{smcl}
{* *! version 3.0 3 May 2021}{...}
{hline}
help for {hi:ky_estat}{right:Stephen P. Jenkins and Fernando Rios-Avila (May 2021)}
{hline}
{viewerjumpto "Syntax" "ky_estat##syntax"}{...}
{viewerjumpto "Description" "ky_estat##description"}{...}
{viewerjumpto "Options" "ky_estat##options"}{...}
{viewerjumpto "Remarks" "ky_estat##remarks"}{...}
{viewerjumpto "Examples" "ky_estat##examples"}{...}
{viewerjumpto "Authors" "ky_estat##authors"}{...}
{viewerjumpto "References" "ky_estat##references"}{...}
{title:Post-estimation tools for ky_fit}
{phang}Post-estimation tools for Kapteyn-Ypma-type (KY) models of earnings and measurement error fitted using {cmd:ky_fit}
{marker syntax}{...}
{title:Syntax}
{p 8 17 2}
{phang}{cmdab:estat} [option]
{dlgtab:estat options}
{synoptset 30 tabbed}{...}
{synopthdr}
{synoptline}
{synopt:{opt pr_t}}Provides unconditional probabilities of errors (pi_r, pi_s,
pi_w, pi_v).
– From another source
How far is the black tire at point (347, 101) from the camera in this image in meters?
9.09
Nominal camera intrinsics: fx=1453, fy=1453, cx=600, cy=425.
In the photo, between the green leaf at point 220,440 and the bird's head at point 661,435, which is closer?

If any error probability is modeled as a function of
covariates, average predicted probabilities are reported. {p_end}
{synopt:{opt pr_j}}Provides unconditional probabilities of belonging to
latent class (mixture group) {it:j} = 1, 2,..., 9. If any error
probability is modeled as a function of covariates, average predicted
probabilities are reported. {p_end}
{synopt:{opt pr_sr}}Provides unconditional probabilities of data type
(pi_s1, pi_s2, pi_s3, pi_r1, pi_r2, pi_r3). If any error probability is modeled
as a function of covariates, average predicted probabilities are reported. {p_end}
{synopt:{opt pr_all}}Reports all unconditional probabilities. If any error
probability is modeled as a function of covariates, average predicted
probabilities are reported. {p_end}
{synopt:{opt rel:iability}, [sim reps(#) seed(#)]}Provides a full report of
the unconditional error probabilities (pi_r, pi_s, pi_w, pi_v), probabilities by
data type (pi_s1, pi_s2, pi_s3, pi_r1, pi_r2, pi_r3), probabilities of
latent class membership (pi_1, ..., pi_9), as well as means and standard
deviations of latent 'true' income (e_i) and all the errors in the model
(n_i, w_i, v_i, t_i). The option also provides two reliability statistics. {p_end}
{synopt:}Rel1 = cov(e,x)/var(x), and Rel2 = cov(e,x)^2/(var(x)var(e)), where
"e" denotes the latent measure of 'true' log earnings and 'x' denotes the data
source (adminstrative 'r' or survey 's') {p_end}
{synopt:}If any error probability is modeled as a function of covariates,
{cmd: reliablity} produces simulation-based reliability statistics. Use option
{cmd:reps()} to choose the number of replications used for the simulations
(default is 50), and option {cmd:seed(#)} to define a seed for replication
purposes. {p_end}
{synopt:}Simulation-based reliability statistics can also be requested directly
using the option {cmd: sim} {p_end}
{synopt:{opt xirel}, [reps(#) seed(#)]}Provides a report for the Reliability
statistics, MSE, E(bias) and Var(bias) for all potential estimations for
e_i(hat), via simulation. (See option {cmd:predict newvar, star}.)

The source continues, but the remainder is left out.